Analyzing Country Influence in Research Fields Using DTM (with BERTopic) and Labeled LDA
Introduction
This project focuses on analyzing the evolution of research topics and assessing the influence of countries in research fields. It utilizes Dynamic Topic Modeling (DTM) and Labeled Latent Dirichlet Allocation (LDA) to understand thematic trends, compute influence metrics, and measure topic and country-specific impact. By integrating both models, this analysis provides insights into the dynamic interplay between research topics and countries’ contributions over time.
Objectives
Topic Evolution Analysis: Utilize DTM with a sliding window approach to track how topics evolve in prominence and composition over five-year intervals (1990–2020).

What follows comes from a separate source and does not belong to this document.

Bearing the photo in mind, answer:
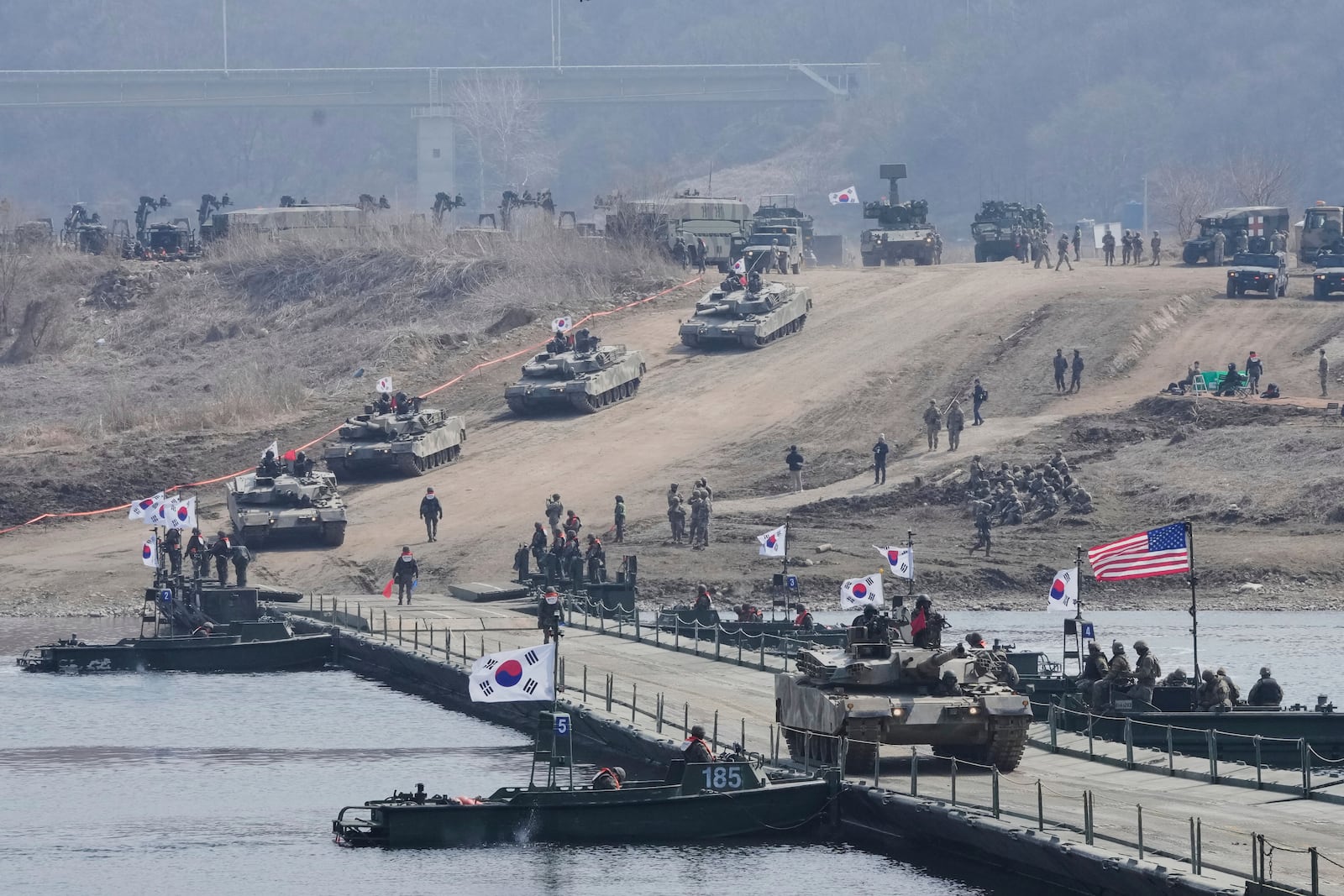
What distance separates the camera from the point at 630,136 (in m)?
188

Influence Metrics: Quantify the influence of countries on research topics using cosine similarity and influence ratios, differentiating self-similarity (topic's relation to its past) from external influence.
Topic Concentration: Assess the concentration of research efforts on specific topics using the Hirschman-Herfindahl Index (HHI) and weighted HHI to identify generalist versus specialist topics.

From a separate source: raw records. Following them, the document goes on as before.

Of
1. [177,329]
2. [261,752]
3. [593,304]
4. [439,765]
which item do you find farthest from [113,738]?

Collaboration Networks: Evaluate country-specific contributions by analyzing term distributions generated through Labeled LDA.

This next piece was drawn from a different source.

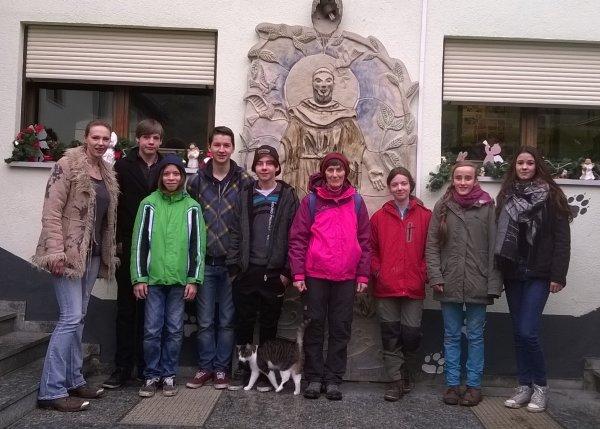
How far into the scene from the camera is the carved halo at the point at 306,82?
18.0 feet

Integrated Insights: Leverage DTM's temporal topic modeling to capture topic evolution over time and connect it with Labeled LDA's country-specific term distributions. This integration enables a holistic analysis by linking time labels from DTM with country labels from Labeled LDA, providing a comprehensive view of how specific countries influence and contribute to evolving research trends across different time periods.
Methodology
1. Dynamic Topic Modeling (DTM)
Purpose: Captures the evolution of research topics using a sliding window approach for five-year intervals.
Implementation:
Topic Generation: Topics are modeled using BERTopic, which integrates UMAP for dimensionality reduction and HDBSCAN for clustering.
Term Alignment: Ensures consistent term representation across time windows by aligning terms using cosine similarity.
Sliding Windows: Analyzes topics over time by dividing data into overlapping windows, e.g., 1990–1994, 1991–1995.
Outputs:
Term distributions for each time slice to identify key topics.
Topic trajectories to track changes in prevalence and composition.
2. Labeled LDA
Purpose: Assigns research topics to countries based on term distributions.
Implementation:
Research Abstract data from OpenAlex was used to construct country-specific term distributions.
Normalization: Ensured that term distributions represent proportional contributions across countries.
Outputs term-level probability distributions per country for temporal comparison with DTM topics.
3. Cosine Similarity & Influence Ratios
Cosine Similarity: Measures alignment between:
DTM topic term distributions (in the current and preceding intervals).
Country-specific term distributions derived from Labeled LDA.
Influence Ratios: Quantifies how much a country's thematic alignment has shaped or been shaped by the evolution of a topic:
High Self-Similarity: Indicates influence of a topic's own history.
High Country Similarity: Reflects a country’s influence in shaping that topic.
4. Hirschman-Herfindahl Index (HHI)
Purpose: Measures topic concentration, distinguishing between:
Generalist Topics: Broadly distributed across countries.
Specialist Topics: Concentrated contributions from a few countries.
Weighted HHI: Incorporates influence ratios to refine concentration metrics.
Key Findings
Topic Trends
Shifts in Prominence: Topics evolve in alignment with global research priorities, reflecting broader collaborations and shifting foci.
Emerging Specializations: The prevalence of niche topics increases in recent intervals, aligning with technological advancements in Astronomy and Astrophysics.
Country Influence
Dominance of Research Leaders: Countries like the USA, Germany, and the UK exhibit high influence ratios and centrality measures in more number of topics, highlighting their leadership in shaping research topics.
Rising Contributors: Emerging countries like China and India show growing contributions, as evidenced by rising influence ratios and topic-specific presence.
Concentration Metrics
Diverse Focus: Generalist topics like "Galaxies" exhibit high prevalence and broad contributions across countries.
Niche Focus: Specialist topics demonstrate significant contributions from a select few countries, underscoring regional research strengths.
Conclusion
This integrated analysis using DTM and Labeled LDA highlights the dynamic nature of research landscapes. By combining temporal modeling with entity-specific insights, it captures the dual narratives of topic evolution and country-specific influence, offering a comprehensive view of global research in Astronomy and Astrophysics. This methodology can serve as a blueprint for analyzing similar domains. This project is currently ongoing, and its progress can be tracked on [GitHub link].